I have been playing around with the camera, generic CUDA, and the hardware image and video features of the TX1. Great fun so far :)
I’d like to get some numbers showing how well OpenCV is accelerated by the TX1. I know that there is a compile of OpenCV that comes with the JetPack and have that all setup. Unfortunately tools such as the opencv_perf_gpu do not seem to be packaged anywhere with the JetPack installed OpenCV.
I’ve compiled OpenCV 2.4.12 with CUDA support in the hopes to get at opencv_perf_gpu and the metrics it can provide. However, running it with --perf_impl=cuda I get slightly slower performance than --perf_impl=plain (ie, CPU). At the start of a run I see the GPU INFO like repeated twice, once for the GM208 and once for a “Run on OS Linux x32”. The later message makes me feel like the CUDA is being executed on the CPU instead of the GPU.

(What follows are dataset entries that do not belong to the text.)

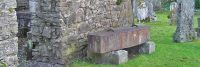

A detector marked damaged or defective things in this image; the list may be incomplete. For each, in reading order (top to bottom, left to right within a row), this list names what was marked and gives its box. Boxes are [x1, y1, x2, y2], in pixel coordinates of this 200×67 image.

rusty metal surface [87, 25, 150, 53]
rusty metal coffin [88, 25, 150, 53]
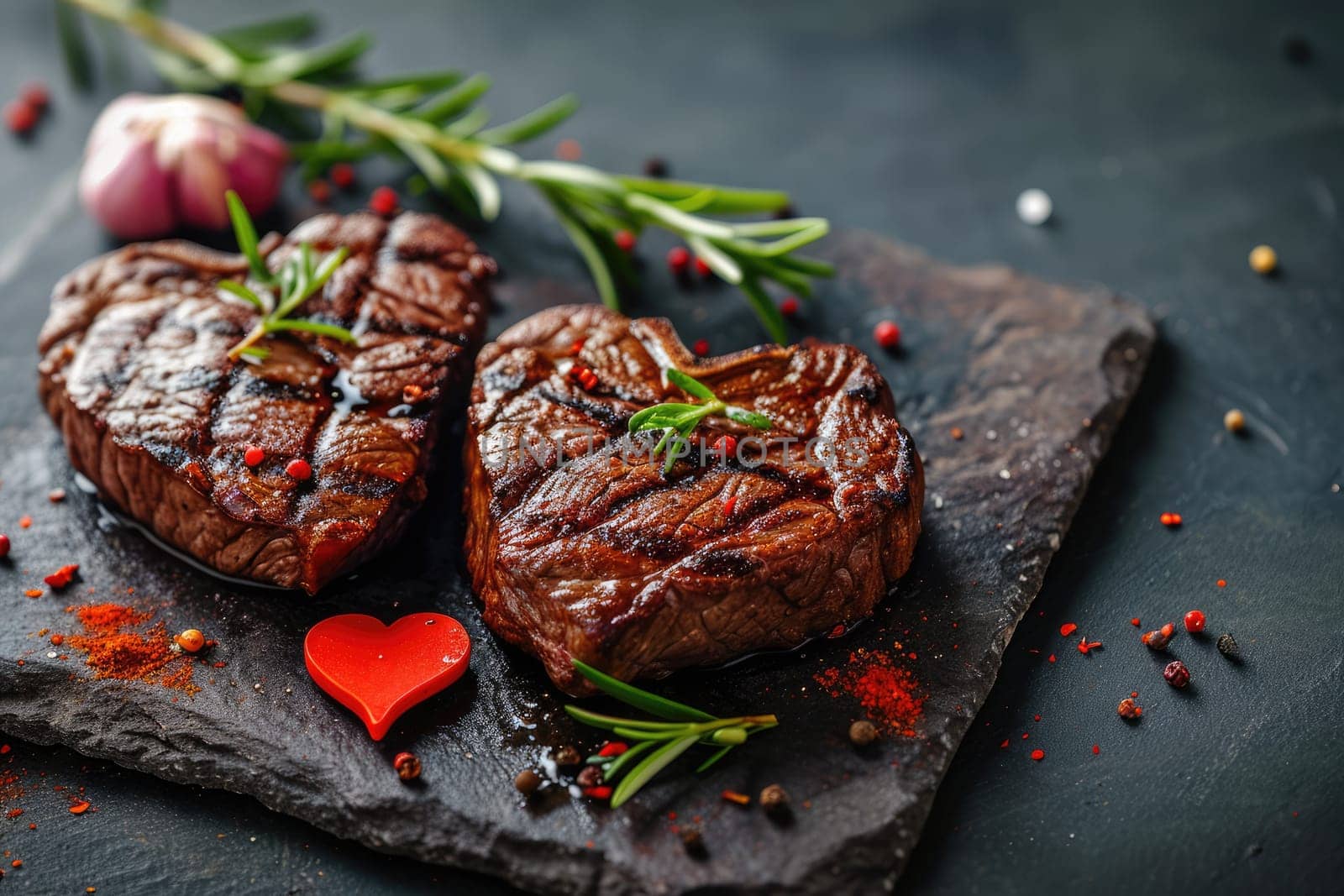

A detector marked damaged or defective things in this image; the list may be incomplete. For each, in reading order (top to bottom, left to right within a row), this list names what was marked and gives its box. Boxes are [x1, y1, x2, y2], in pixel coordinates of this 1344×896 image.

charred sear mark [682, 550, 758, 577]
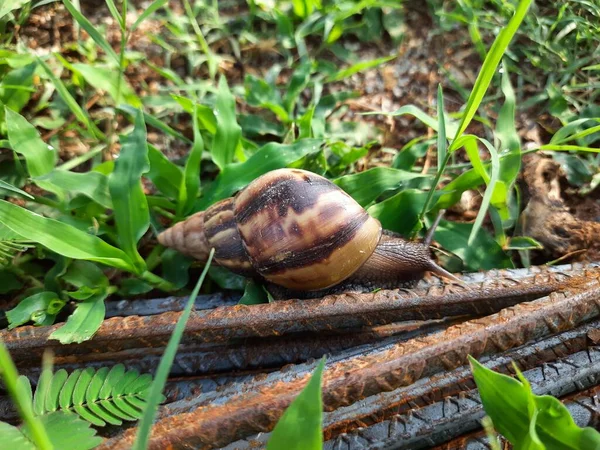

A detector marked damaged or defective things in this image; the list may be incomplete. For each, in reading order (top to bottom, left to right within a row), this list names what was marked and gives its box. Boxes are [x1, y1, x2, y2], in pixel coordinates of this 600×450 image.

corroded iron bar [0, 268, 580, 358]
rusty metal rod [0, 268, 584, 358]
corroded iron bar [96, 270, 600, 450]
rusty metal rod [96, 270, 600, 450]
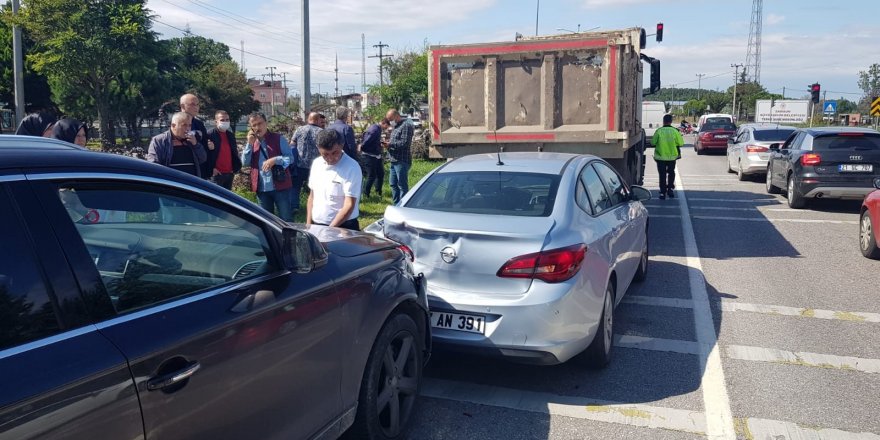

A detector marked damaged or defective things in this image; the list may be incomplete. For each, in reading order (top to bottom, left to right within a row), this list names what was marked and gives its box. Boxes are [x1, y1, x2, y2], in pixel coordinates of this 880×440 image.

FWIW the full line to execute is:
$ ./opencv_perf_gpu --gtest_filter=Sz_KernelSz_Fitlers_Filter2D.Filters_Filter2D/69 --perf_impl=cuda
I have also tried doing the nasty and hand compiling opencv_perf_gpu from the source and forcing the use of the provided system headers and libraries. I might try that again. It was only allowing one of the solvePnPRansac tests as I had to play around a bunch to get an implementation into the executable from picking off the right sources etc.
Any hints on this would be great! It is probably best to try to get understandable numbers at the raw OpenCV level before trying to get ROS to take advantage of the hardware.